It's not a case of putting my fingers in my ears, because it simply doesn't hold true in reality.
Sure, there is a type of girl that is always out to get the bigger, better deal, but you can't make the assertion that ALL women, regardless of age, culture, religious beliefs, etc. operate solely with this mentality.
If that was true, why would any women stay married to a man after he became physically disabled? Why would a woman stay with a guy that had a terminal illness? Why would any attractive woman stay with a man that's out of work, when she knows that she could attract a wealthier guy? How can ANY marriage survive after the initial attraction wears off?
It all comes down to the personal values and character of the woman, as well as her respect for you. A woman with strong personal morals will not cheat on her husband. She WILL still feel attracted to other guys, just as all of us will often feel more attracted to a girl that is not our girlfriend. But a moral woman will not cross the line. It's equally as important that a woman truly RESPECTS her man.
ATTRACTION gets the girl, but RESPECT keeps her. I did a thread about this here:
http://www.sosuave.net/forum/showthread.php?t=149319
The problem is that guys too often view marriage as "ownership," with no thought given to upholding their end of the agreement. These guys let themselves go and tolerate disrespectful behavior from their wives, because in their mind, they've already "won" her. This was sufficient in the past, but as the marriage contract becomes weaker and divorce becomes more readily accepted as a solution, this doesn't fly any more. I think you stated this stuff yourself, so we're in agreement on a lot of this--but I think we differ in opinions as to what keeps a girl in a relationship.

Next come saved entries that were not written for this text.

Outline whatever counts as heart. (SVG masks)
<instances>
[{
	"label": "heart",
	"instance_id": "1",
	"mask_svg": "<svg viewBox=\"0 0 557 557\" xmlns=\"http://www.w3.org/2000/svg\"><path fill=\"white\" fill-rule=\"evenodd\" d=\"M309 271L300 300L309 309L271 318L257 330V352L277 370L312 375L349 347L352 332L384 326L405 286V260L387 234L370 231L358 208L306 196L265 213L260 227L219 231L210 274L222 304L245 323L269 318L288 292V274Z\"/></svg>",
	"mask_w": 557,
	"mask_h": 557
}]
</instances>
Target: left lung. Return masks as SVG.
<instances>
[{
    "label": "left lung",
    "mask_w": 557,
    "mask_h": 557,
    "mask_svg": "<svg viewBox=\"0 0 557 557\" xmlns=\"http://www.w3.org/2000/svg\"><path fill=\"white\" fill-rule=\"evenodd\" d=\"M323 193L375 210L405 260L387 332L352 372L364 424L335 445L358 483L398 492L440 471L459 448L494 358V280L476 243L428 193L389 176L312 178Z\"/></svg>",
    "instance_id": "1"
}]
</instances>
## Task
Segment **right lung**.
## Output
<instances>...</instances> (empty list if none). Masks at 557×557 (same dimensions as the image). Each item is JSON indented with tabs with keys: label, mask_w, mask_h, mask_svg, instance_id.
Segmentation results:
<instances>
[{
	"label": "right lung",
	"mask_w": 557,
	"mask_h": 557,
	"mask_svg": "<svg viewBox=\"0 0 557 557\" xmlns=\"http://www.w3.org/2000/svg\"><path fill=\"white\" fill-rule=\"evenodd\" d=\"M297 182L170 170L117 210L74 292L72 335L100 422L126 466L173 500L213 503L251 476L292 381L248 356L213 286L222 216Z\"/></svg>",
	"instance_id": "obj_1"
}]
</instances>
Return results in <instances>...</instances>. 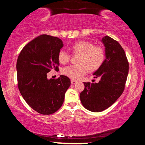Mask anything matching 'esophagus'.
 <instances>
[{"label":"esophagus","instance_id":"esophagus-1","mask_svg":"<svg viewBox=\"0 0 145 145\" xmlns=\"http://www.w3.org/2000/svg\"><path fill=\"white\" fill-rule=\"evenodd\" d=\"M75 83H77V81H76V80H71V84H75Z\"/></svg>","mask_w":145,"mask_h":145}]
</instances>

The proverbial bigger, better deal will generate ATTRACTION in a woman, but attraction usually doesn't translate into action. I think we can safely assume that a woman that's been married to a guy for 10 years won't feel the same level of attraction for him as when they first begun dating. We can also assume that at some point in those 10 years, assuming that she's attractive, she's been approached by a more attractive, wealthier man. We can even assume that she's had "crushes" on other guys. That doesn't mean that she's open to leaving her husband.
The raw truth is that strong personal morals and standards, coupled with respect for her mate, are going to trump any supposed "hard wired" urges that a married woman has. That's why you have to choose wisely if you want to get married.